India awaits with heightened expectations for the Union Budget to be announced on 10th July, 2014 by the New government headed by Narendra Modi who is considered to have a very progressive outlook and set on bringing in rapid development in the country.
K Ravichandran, Sr. VP, Co-head corporate sector ratings of ICRA Ltd gives ICRA's pre-budget expectations and comments on Shipping & Port sector:
Shipping & Ports
Private sector players operating in Major Ports under PPP regime, are functioning under multiple tariff regimes, of which the older set of players operating under 2005 tariff guidelines of TAMP have seen material fall in profits and return on the capital employed, on account of sharp tariff cut. Moreover, many of the tariff orders have been litigated upon resulting in a stalemate in the industry. In order to attract private capital, it is imperative to simplify the tariff regime and migrate the older set of players to the 2013 tariff regime, which offers some upside to the returns by giving partial freedom to fix tariff in line with the market conditions.

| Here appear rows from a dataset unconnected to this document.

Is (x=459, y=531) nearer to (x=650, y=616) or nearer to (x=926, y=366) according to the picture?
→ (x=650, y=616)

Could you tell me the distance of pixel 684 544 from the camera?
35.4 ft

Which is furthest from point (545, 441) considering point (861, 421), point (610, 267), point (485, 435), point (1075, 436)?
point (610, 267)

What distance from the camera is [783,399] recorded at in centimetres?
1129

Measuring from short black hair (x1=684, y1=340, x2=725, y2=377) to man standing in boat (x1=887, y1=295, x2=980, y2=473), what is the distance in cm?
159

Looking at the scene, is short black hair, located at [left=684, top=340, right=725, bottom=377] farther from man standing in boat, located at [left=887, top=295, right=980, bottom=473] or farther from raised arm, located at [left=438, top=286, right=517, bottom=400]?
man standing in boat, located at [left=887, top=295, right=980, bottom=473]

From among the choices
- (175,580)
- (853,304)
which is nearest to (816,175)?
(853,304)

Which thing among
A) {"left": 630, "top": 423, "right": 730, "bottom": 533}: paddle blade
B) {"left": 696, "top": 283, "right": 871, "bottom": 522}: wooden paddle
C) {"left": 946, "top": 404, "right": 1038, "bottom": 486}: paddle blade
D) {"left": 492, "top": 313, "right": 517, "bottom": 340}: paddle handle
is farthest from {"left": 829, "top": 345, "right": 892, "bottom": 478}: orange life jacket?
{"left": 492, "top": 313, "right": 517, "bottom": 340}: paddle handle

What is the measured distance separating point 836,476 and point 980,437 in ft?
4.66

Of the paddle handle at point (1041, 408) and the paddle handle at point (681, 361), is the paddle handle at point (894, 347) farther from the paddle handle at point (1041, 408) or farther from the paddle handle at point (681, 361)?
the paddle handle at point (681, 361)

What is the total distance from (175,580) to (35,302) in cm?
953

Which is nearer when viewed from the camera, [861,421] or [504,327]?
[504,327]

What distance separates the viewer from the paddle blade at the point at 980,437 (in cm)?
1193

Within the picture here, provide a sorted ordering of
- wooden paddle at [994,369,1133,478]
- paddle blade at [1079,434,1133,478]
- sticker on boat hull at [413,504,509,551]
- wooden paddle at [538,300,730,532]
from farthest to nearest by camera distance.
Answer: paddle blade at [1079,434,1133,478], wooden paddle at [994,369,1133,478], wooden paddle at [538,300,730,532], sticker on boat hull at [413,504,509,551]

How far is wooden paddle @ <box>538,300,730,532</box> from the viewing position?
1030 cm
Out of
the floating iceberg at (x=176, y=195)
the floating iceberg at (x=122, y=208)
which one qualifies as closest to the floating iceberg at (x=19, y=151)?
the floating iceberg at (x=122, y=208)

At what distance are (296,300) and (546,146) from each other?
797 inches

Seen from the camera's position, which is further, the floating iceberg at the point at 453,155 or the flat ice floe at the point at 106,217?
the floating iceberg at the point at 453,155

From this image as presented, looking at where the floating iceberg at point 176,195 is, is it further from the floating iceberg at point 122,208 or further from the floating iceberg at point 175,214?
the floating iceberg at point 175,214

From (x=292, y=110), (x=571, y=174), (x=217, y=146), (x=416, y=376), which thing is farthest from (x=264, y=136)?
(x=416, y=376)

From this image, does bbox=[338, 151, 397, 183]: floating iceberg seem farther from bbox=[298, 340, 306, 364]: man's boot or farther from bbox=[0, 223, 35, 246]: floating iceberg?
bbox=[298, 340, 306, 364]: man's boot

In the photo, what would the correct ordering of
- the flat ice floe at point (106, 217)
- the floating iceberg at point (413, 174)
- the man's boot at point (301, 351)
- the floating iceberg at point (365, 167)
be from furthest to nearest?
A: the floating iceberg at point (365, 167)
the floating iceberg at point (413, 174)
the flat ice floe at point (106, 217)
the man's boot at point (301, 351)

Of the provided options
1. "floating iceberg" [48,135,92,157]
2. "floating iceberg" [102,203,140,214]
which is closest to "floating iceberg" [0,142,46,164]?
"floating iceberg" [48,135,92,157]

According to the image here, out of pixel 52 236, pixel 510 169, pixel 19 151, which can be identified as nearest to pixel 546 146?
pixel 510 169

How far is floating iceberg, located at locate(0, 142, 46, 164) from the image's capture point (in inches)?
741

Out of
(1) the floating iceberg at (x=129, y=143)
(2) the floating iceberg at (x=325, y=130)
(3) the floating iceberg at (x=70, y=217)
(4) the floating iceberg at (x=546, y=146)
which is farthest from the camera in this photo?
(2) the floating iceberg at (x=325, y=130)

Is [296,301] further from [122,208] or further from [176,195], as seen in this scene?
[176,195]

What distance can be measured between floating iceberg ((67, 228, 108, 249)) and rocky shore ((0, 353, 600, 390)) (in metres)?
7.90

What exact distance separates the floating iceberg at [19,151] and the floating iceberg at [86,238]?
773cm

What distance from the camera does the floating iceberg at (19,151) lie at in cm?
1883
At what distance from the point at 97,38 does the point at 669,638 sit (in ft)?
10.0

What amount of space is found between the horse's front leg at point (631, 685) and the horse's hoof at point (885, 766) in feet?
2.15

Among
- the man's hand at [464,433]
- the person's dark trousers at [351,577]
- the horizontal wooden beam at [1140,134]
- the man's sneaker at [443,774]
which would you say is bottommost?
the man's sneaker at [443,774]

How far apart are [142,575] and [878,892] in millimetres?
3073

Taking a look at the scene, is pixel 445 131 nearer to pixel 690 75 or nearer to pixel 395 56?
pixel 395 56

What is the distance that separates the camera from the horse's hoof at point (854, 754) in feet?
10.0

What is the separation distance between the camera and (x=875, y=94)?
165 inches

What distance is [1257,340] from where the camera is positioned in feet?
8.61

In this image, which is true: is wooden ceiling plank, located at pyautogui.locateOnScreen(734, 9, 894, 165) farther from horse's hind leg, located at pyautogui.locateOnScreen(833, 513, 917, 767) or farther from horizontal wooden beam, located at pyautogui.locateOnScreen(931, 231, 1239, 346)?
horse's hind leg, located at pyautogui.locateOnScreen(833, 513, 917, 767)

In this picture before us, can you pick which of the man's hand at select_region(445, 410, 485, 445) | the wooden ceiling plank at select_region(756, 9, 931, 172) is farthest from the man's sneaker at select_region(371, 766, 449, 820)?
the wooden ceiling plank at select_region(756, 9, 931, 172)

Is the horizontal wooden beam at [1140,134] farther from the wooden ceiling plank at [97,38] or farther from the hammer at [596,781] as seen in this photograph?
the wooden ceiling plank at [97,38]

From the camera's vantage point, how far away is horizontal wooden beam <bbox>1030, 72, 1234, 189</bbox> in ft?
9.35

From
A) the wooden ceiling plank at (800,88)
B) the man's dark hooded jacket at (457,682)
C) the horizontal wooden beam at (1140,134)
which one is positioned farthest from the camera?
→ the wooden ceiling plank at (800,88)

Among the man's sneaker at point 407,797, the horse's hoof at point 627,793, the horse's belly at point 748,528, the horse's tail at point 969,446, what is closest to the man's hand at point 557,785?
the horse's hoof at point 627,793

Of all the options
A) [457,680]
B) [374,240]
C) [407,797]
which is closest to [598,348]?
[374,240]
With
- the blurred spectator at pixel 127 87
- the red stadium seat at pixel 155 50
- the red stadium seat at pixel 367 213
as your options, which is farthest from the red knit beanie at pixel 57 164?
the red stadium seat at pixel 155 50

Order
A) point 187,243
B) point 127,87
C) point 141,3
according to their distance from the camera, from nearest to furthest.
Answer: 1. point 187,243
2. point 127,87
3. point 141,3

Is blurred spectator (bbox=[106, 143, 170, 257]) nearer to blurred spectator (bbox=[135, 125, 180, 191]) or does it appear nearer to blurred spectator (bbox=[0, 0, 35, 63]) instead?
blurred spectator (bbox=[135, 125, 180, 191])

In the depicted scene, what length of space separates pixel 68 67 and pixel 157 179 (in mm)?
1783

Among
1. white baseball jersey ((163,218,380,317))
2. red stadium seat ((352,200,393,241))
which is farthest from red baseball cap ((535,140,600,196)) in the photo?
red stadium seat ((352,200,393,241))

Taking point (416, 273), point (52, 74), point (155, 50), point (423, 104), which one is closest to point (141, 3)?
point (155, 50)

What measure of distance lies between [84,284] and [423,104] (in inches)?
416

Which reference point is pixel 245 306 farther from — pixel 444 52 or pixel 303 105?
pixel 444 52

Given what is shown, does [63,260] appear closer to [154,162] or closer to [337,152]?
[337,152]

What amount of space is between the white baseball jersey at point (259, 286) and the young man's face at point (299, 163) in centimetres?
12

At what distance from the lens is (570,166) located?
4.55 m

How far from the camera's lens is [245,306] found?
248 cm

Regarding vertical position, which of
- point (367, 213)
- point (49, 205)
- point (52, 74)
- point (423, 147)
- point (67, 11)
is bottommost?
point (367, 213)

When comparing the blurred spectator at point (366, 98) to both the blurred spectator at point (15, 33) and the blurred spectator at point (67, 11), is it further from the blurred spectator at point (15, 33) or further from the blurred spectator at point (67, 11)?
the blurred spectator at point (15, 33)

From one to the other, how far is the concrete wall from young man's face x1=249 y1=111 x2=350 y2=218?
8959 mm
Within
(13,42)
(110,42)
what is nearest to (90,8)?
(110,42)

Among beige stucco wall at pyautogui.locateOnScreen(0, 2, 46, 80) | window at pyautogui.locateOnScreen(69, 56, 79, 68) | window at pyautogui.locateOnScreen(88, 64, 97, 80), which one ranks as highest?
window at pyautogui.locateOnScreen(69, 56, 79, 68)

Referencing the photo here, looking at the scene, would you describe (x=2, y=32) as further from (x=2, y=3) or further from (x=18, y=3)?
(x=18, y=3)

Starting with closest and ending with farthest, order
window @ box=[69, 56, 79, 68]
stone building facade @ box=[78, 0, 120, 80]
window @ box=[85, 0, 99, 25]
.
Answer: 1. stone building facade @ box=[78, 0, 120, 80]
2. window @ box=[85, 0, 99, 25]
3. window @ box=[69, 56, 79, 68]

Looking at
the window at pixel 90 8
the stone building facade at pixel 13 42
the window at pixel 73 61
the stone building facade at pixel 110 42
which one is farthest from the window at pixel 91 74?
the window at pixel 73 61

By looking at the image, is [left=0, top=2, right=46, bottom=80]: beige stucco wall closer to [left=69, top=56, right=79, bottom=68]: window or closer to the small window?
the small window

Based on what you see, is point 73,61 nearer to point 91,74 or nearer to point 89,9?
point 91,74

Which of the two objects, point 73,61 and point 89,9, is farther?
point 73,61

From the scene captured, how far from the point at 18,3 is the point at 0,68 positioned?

The Government is also expected to give a renewed thrust to the sector under “Saga Mala’ programme, which could mean more projects being bid out under PPP and development of new ports. Coastal shipping and Inland water ways could also get more attention from the Government, as they are supposed to bring in efficiency in goods transportation, which could benefit players operating in this space. Dredging companies and other service providers such as tug boat operators could also benefit if the Port sector were to see pick up in awards. Government might also take a decision on the demand of the foreign shipping companies & port operators to relax the “cabotage law”, which gives the first right of refusal to domestic owners for coastal shipping.